Your instructions – Rewrite the listing below with "crowd in stands" switched to "audience in the bleachers" and everything else left unchanged. Leave out the pictures.

Records shown –
-=-=-
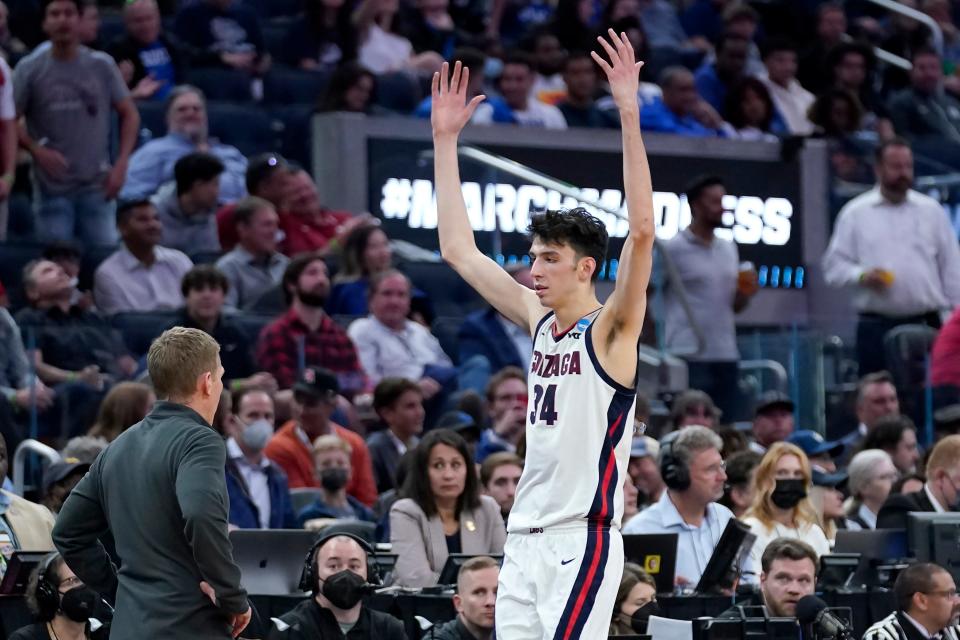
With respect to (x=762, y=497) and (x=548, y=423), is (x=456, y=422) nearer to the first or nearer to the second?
(x=762, y=497)

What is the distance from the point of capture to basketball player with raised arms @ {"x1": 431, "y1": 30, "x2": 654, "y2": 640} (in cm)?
666

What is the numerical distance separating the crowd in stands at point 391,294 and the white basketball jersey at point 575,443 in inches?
81.8

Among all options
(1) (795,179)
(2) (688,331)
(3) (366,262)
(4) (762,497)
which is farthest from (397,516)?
Answer: (1) (795,179)

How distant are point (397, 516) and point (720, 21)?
1221cm

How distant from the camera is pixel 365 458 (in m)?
12.3

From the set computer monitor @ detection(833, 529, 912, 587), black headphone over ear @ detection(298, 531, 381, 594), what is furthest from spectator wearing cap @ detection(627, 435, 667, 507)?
black headphone over ear @ detection(298, 531, 381, 594)

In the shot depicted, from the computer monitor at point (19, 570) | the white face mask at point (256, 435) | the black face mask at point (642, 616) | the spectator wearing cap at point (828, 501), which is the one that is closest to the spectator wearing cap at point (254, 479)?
the white face mask at point (256, 435)

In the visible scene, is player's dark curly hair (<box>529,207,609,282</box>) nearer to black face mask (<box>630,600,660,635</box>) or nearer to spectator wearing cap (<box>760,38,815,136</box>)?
black face mask (<box>630,600,660,635</box>)

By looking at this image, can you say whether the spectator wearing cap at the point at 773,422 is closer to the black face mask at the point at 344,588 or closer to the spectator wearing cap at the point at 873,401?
the spectator wearing cap at the point at 873,401

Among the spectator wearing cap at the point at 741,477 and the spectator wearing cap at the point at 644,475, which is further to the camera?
the spectator wearing cap at the point at 644,475

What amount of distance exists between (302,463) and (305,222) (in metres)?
3.37

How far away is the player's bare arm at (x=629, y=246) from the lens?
21.7ft

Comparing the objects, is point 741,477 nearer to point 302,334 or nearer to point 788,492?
point 788,492

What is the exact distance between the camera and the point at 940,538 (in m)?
9.62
-=-=-
Task solution –
With respect to (x=762, y=497) and (x=548, y=423), is (x=456, y=422) nearer to the first or nearer to the second?
(x=762, y=497)

What is the distance from the point of capture to basketball player with raised arms @ {"x1": 431, "y1": 30, "x2": 654, "y2": 640} (in cm)?
666

What is the numerical distance separating the audience in the bleachers at point 391,294 and the white basketball jersey at point 575,443 in inches?
81.8

Among all options
(1) (795,179)
(2) (688,331)
(3) (366,262)
(4) (762,497)
which is farthest from (397,516)?
Answer: (1) (795,179)

How distant are point (397, 516) and point (720, 21)?
1221cm

How distant from the camera is pixel 365 458 (in m)?
12.3

From the set computer monitor @ detection(833, 529, 912, 587), black headphone over ear @ detection(298, 531, 381, 594), what is furthest from spectator wearing cap @ detection(627, 435, 667, 507)?
black headphone over ear @ detection(298, 531, 381, 594)

In the shot depicted, from the computer monitor at point (19, 570) | the white face mask at point (256, 435) | the black face mask at point (642, 616) | the spectator wearing cap at point (828, 501), which is the one that is closest to the spectator wearing cap at point (254, 479)?
the white face mask at point (256, 435)

In the visible scene, is player's dark curly hair (<box>529,207,609,282</box>) nearer to black face mask (<box>630,600,660,635</box>) or nearer to spectator wearing cap (<box>760,38,815,136</box>)?
black face mask (<box>630,600,660,635</box>)

By looking at this image, can you say whether the spectator wearing cap at the point at 773,422 is closer to the black face mask at the point at 344,588 or closer to the spectator wearing cap at the point at 873,401?
the spectator wearing cap at the point at 873,401

Among the spectator wearing cap at the point at 741,477 and the spectator wearing cap at the point at 644,475, which is further to the camera?
the spectator wearing cap at the point at 644,475

What amount of distance exists between (302,463) and (305,222) (in metres)?
3.37

How far away is the player's bare arm at (x=629, y=246) from the lens?
21.7ft

Comparing the objects, is point 741,477 nearer to point 302,334 or nearer to point 788,492?
point 788,492

What is the exact distance between the camera and the point at 940,538 (in m)?
9.62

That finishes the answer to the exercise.